*Data extracts*:
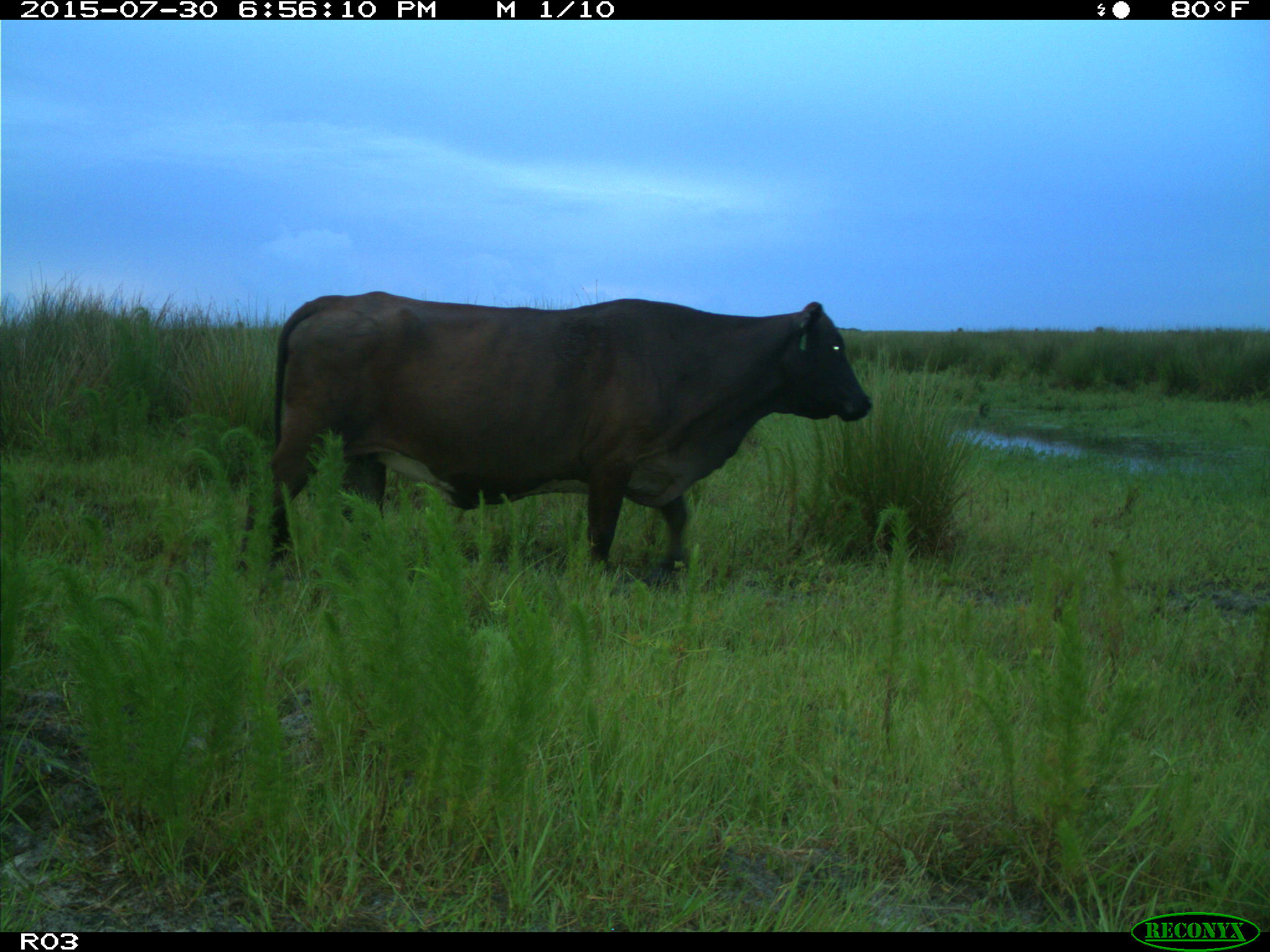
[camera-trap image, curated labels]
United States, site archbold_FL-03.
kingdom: Animalia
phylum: Chordata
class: Mammalia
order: Artiodactyla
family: Bovidae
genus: Bos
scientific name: Bos taurus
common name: domestic cow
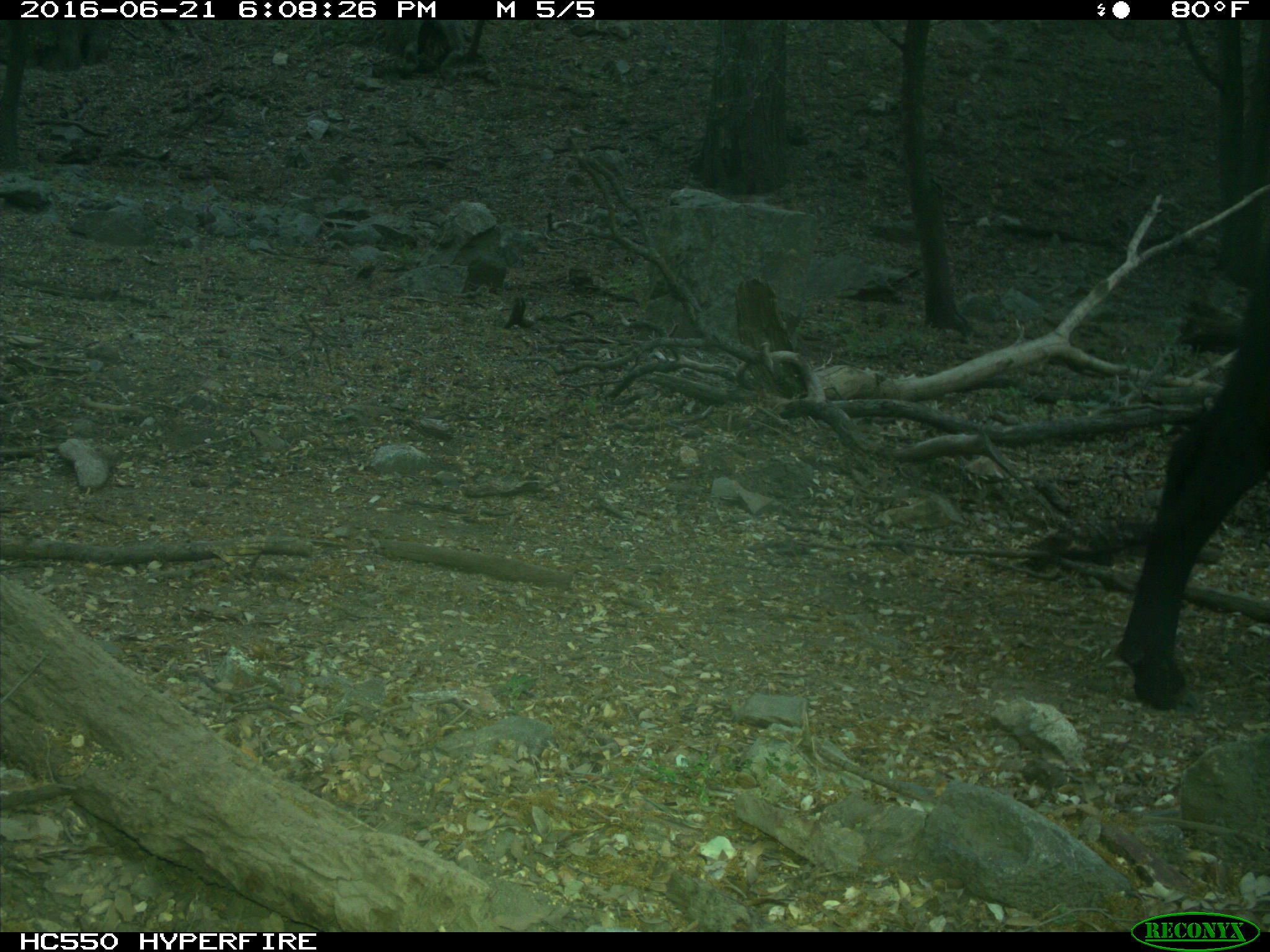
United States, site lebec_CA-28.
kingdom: Animalia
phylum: Chordata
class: Mammalia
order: Artiodactyla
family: Bovidae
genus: Bos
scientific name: Bos taurus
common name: domestic cow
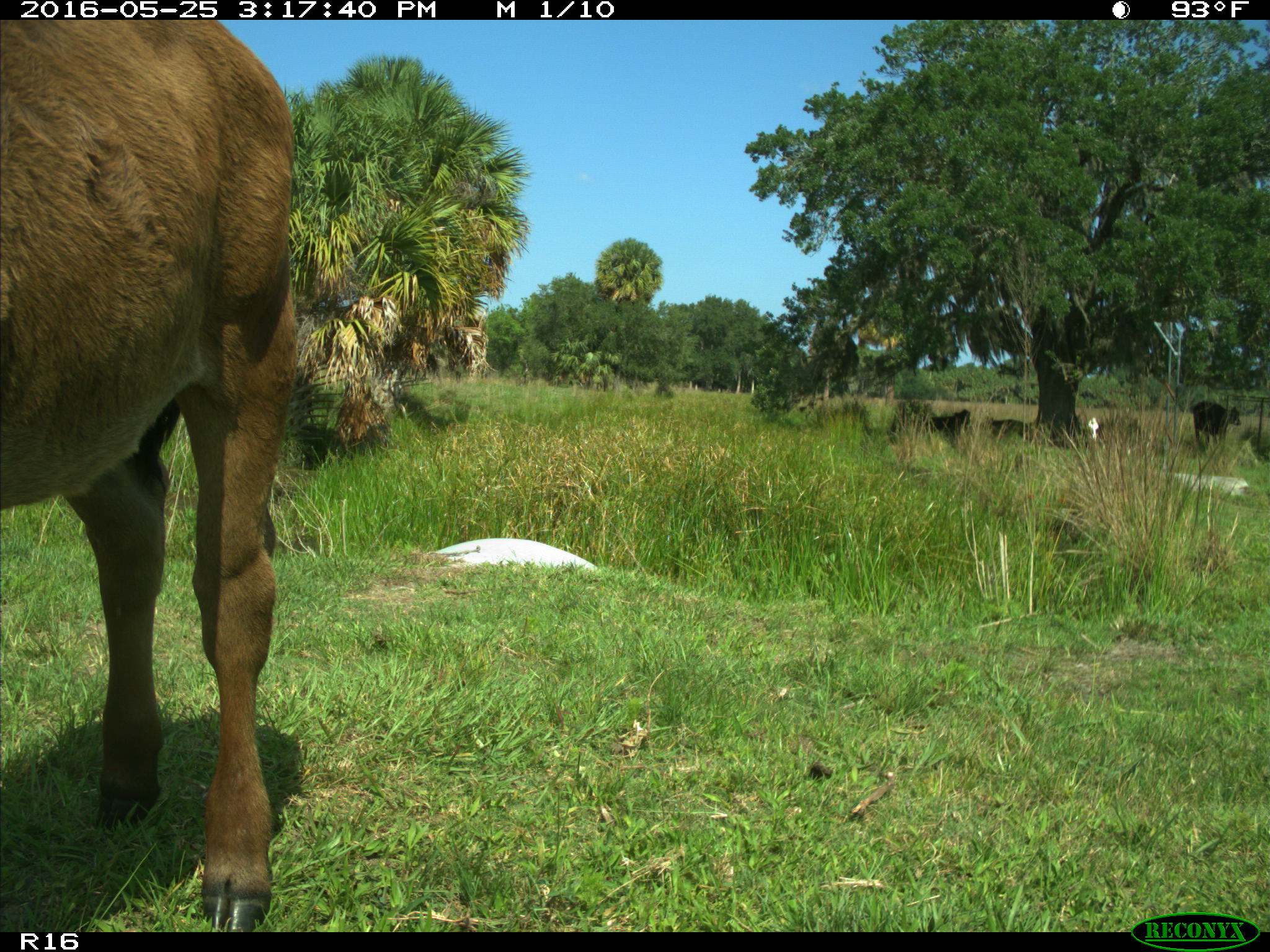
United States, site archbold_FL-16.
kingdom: Animalia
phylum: Chordata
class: Mammalia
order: Artiodactyla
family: Bovidae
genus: Bos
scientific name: Bos taurus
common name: domestic cow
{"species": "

*Aim of the exercise*: Write every record out again exactly, omitting the pictures they hold.

*Answer for this exercise*:
[camera-trap image, curated labels]
United States, site archbold_FL-03.
kingdom: Animalia
phylum: Chordata
class: Mammalia
order: Artiodactyla
family: Bovidae
genus: Bos
scientific name: Bos taurus
common name: domestic cow
United States, site lebec_CA-28.
kingdom: Animalia
phylum: Chordata
class: Mammalia
order: Artiodactyla
family: Bovidae
genus: Bos
scientific name: Bos taurus
common name: domestic cow
United States, site archbold_FL-16.
kingdom: Animalia
phylum: Chordata
class: Mammalia
order: Artiodactyla
family: Bovidae
genus: Bos
scientific name: Bos taurus
common name: domestic cow
{"species": "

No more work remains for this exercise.